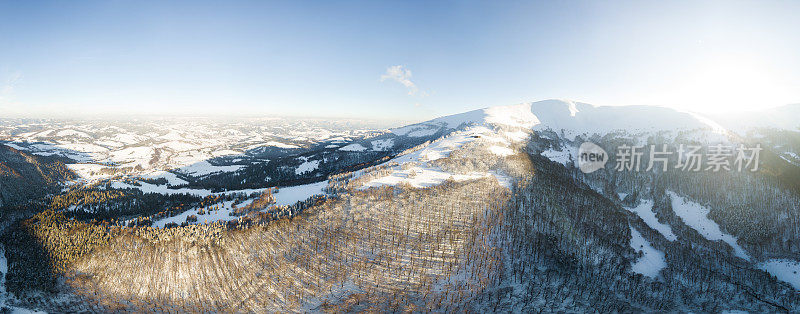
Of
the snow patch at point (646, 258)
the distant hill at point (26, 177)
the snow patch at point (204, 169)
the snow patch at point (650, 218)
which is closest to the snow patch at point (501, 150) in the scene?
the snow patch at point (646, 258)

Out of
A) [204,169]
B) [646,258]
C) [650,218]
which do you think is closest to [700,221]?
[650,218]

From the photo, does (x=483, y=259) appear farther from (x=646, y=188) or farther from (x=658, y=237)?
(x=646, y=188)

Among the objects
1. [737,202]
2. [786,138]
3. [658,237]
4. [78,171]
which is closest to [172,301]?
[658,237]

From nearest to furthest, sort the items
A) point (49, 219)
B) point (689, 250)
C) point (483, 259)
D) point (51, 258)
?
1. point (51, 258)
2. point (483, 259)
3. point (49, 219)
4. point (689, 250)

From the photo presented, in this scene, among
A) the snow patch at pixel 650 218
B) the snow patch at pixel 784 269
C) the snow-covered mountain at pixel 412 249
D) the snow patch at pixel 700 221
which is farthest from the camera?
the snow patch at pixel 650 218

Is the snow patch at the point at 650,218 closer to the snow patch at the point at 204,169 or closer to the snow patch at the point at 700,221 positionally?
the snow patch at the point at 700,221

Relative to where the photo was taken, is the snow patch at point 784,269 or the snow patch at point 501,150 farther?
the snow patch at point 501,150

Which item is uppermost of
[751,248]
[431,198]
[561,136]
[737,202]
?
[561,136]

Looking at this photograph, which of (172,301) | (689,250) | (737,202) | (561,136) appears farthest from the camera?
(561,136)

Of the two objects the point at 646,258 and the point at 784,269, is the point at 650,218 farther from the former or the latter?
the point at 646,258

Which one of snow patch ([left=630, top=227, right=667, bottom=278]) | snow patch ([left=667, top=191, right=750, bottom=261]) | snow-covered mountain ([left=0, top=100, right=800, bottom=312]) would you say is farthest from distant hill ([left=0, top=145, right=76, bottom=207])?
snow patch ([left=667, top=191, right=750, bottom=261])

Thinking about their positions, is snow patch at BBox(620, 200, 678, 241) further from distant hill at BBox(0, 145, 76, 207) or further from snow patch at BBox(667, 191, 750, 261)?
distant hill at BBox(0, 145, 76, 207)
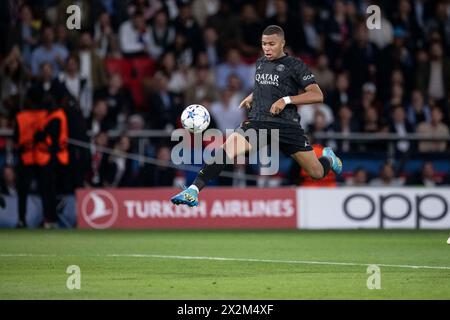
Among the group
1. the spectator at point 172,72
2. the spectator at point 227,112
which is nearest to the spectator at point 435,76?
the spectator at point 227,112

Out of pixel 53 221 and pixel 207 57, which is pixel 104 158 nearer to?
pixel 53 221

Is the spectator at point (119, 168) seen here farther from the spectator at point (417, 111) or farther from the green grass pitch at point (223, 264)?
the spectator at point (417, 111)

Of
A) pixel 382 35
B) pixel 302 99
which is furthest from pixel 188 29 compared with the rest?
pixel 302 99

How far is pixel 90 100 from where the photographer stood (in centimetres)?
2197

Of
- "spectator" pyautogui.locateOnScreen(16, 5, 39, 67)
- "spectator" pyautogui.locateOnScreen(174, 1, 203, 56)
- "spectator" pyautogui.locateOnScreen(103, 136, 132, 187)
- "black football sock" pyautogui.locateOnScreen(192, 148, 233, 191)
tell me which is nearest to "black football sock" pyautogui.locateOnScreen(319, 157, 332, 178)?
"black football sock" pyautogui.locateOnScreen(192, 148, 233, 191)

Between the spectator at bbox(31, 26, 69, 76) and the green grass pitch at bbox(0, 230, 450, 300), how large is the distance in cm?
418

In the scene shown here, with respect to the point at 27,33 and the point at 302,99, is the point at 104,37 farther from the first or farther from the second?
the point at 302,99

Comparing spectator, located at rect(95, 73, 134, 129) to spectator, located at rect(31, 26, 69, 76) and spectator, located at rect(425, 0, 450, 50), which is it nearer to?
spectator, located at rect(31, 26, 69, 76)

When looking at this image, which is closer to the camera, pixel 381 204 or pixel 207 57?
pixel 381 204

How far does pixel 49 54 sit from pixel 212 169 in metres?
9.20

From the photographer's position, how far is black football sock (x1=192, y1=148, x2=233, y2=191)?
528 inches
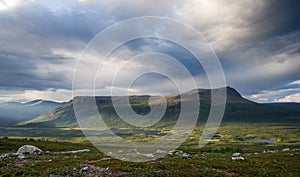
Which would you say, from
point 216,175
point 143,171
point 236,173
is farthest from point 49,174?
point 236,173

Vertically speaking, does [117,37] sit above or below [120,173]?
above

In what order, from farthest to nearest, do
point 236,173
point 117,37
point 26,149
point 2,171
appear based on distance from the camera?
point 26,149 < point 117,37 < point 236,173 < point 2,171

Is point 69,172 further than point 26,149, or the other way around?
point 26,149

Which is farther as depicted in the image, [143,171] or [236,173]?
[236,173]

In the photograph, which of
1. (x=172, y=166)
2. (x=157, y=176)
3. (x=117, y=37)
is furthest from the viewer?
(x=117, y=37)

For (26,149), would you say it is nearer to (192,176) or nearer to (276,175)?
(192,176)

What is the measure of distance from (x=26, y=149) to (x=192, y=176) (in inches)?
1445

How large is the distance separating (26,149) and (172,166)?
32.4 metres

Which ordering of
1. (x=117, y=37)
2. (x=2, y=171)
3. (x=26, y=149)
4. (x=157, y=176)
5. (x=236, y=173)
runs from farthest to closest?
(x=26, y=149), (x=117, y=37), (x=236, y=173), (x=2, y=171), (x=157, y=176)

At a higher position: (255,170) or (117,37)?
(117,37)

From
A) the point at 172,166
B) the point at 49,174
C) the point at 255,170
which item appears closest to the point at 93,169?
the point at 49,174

Task statement | Write out all the data above again, changing every "camera" to "photographer" and keeping everything else the same. Leave the pictures out.

Answer to the problem |
Of
the snow patch at point (646, 258)
the distant hill at point (26, 177)
the snow patch at point (204, 169)
the snow patch at point (650, 218)
which is closest to the snow patch at point (501, 150) in the scene?
the snow patch at point (646, 258)

Out of
A) [204,169]
B) [646,258]
C) [650,218]
which do you think is closest to [700,221]?
[650,218]

From the photo, does (x=483, y=259) appear farther from (x=646, y=188) or farther from (x=658, y=237)?
(x=646, y=188)

Among the objects
1. [737,202]
2. [786,138]
3. [658,237]
4. [78,171]
which is closest to [172,301]?
[658,237]

From nearest to furthest, sort the items
A) point (49, 219)
B) point (689, 250)
C) point (483, 259)
D) point (51, 258)
?
1. point (51, 258)
2. point (483, 259)
3. point (49, 219)
4. point (689, 250)

From the photo presented, in this scene, among
A) the snow patch at pixel 650 218
B) the snow patch at pixel 784 269
C) the snow-covered mountain at pixel 412 249
D) the snow patch at pixel 700 221
which is farthest from the photographer?
the snow patch at pixel 650 218

Is the snow patch at the point at 650,218 closer to the snow patch at the point at 204,169 or closer to the snow patch at the point at 700,221 positionally?
the snow patch at the point at 700,221

Relative to where the photo was taken, is the snow patch at point 784,269 or the snow patch at point 501,150 farther?
the snow patch at point 501,150

Which item is uppermost of
[751,248]
[431,198]
[561,136]
[737,202]
?
[561,136]

Looking at this photograph, which of (172,301) | (689,250) | (737,202) | (561,136) appears farthest from the photographer?
(561,136)

Of the two objects the point at 646,258 and the point at 784,269, is the point at 650,218 farther from the former or the latter?
the point at 646,258

Which one of snow patch ([left=630, top=227, right=667, bottom=278]) | snow patch ([left=667, top=191, right=750, bottom=261]) | snow-covered mountain ([left=0, top=100, right=800, bottom=312]) would you say is farthest from distant hill ([left=0, top=145, right=76, bottom=207])?
snow patch ([left=667, top=191, right=750, bottom=261])

Thinking about their positions, is snow patch at BBox(620, 200, 678, 241) further from distant hill at BBox(0, 145, 76, 207) or further from snow patch at BBox(667, 191, 750, 261)?
distant hill at BBox(0, 145, 76, 207)
Among the group
1. the spectator at point 172,72
2. the spectator at point 227,112
which is nearest to the spectator at point 435,76?
the spectator at point 227,112

Out of pixel 53 221 and pixel 207 57, which is pixel 104 158 nearer to?
pixel 53 221

Is the spectator at point (119, 168) seen here farther from the spectator at point (417, 111) or farther from the green grass pitch at point (223, 264)?
the spectator at point (417, 111)

Of
A) pixel 382 35
B) pixel 302 99
which is furthest from pixel 188 29 compared with the rest?
pixel 302 99

How far is pixel 90 100 from where the photographer stood (in centimetres)?
2197

Of
- "spectator" pyautogui.locateOnScreen(16, 5, 39, 67)
- "spectator" pyautogui.locateOnScreen(174, 1, 203, 56)
- "spectator" pyautogui.locateOnScreen(103, 136, 132, 187)
- "black football sock" pyautogui.locateOnScreen(192, 148, 233, 191)
tell me which is nearest to "black football sock" pyautogui.locateOnScreen(319, 157, 332, 178)?
"black football sock" pyautogui.locateOnScreen(192, 148, 233, 191)

Between the spectator at bbox(31, 26, 69, 76) and the green grass pitch at bbox(0, 230, 450, 300), how large is the distance in cm?
418

In the scene shown here, with respect to the point at 27,33 and the point at 302,99, is the point at 104,37 farther from the first or farther from the second?
the point at 302,99

Comparing spectator, located at rect(95, 73, 134, 129) to spectator, located at rect(31, 26, 69, 76) and spectator, located at rect(425, 0, 450, 50), which is it nearer to?
spectator, located at rect(31, 26, 69, 76)

When looking at this image, which is closer to the photographer, pixel 381 204 or pixel 207 57?
pixel 381 204

How far does pixel 49 54 sit from pixel 212 169 in metres?
9.20

From the photographer's position, how far is black football sock (x1=192, y1=148, x2=233, y2=191)?
528 inches
Which would you say, from
point 216,175
point 143,171
point 236,173
is farthest from point 49,174?
point 236,173

Vertically speaking, does [117,37] sit above or below [120,173]?
above

In what order, from farthest to nearest, do
point 236,173
point 117,37
point 26,149
point 2,171
appear based on distance from the photographer?
point 26,149 < point 117,37 < point 236,173 < point 2,171

Is point 69,172 further than point 26,149, or the other way around?
point 26,149

Which is farther as depicted in the image, [143,171] or [236,173]?
[236,173]

In the photograph, which of
1. (x=172, y=166)
2. (x=157, y=176)
3. (x=117, y=37)
is furthest from the viewer?
(x=117, y=37)

For (26,149), would you say it is nearer to (192,176) or nearer to (276,175)?
(192,176)

What is the measure of distance from (x=26, y=149) to (x=192, y=176) (in inches)?
1445

How large is the distance separating (26,149) and (172,166)?
32.4 metres

Which ordering of
1. (x=117, y=37)
2. (x=2, y=171)
3. (x=26, y=149)
4. (x=157, y=176)
5. (x=236, y=173)
runs from farthest to closest?
(x=26, y=149), (x=117, y=37), (x=236, y=173), (x=2, y=171), (x=157, y=176)

At a higher position: (255,170) or (117,37)?
(117,37)

From
A) the point at 172,166
B) the point at 49,174
C) the point at 255,170
which item appears closest to the point at 93,169?
the point at 49,174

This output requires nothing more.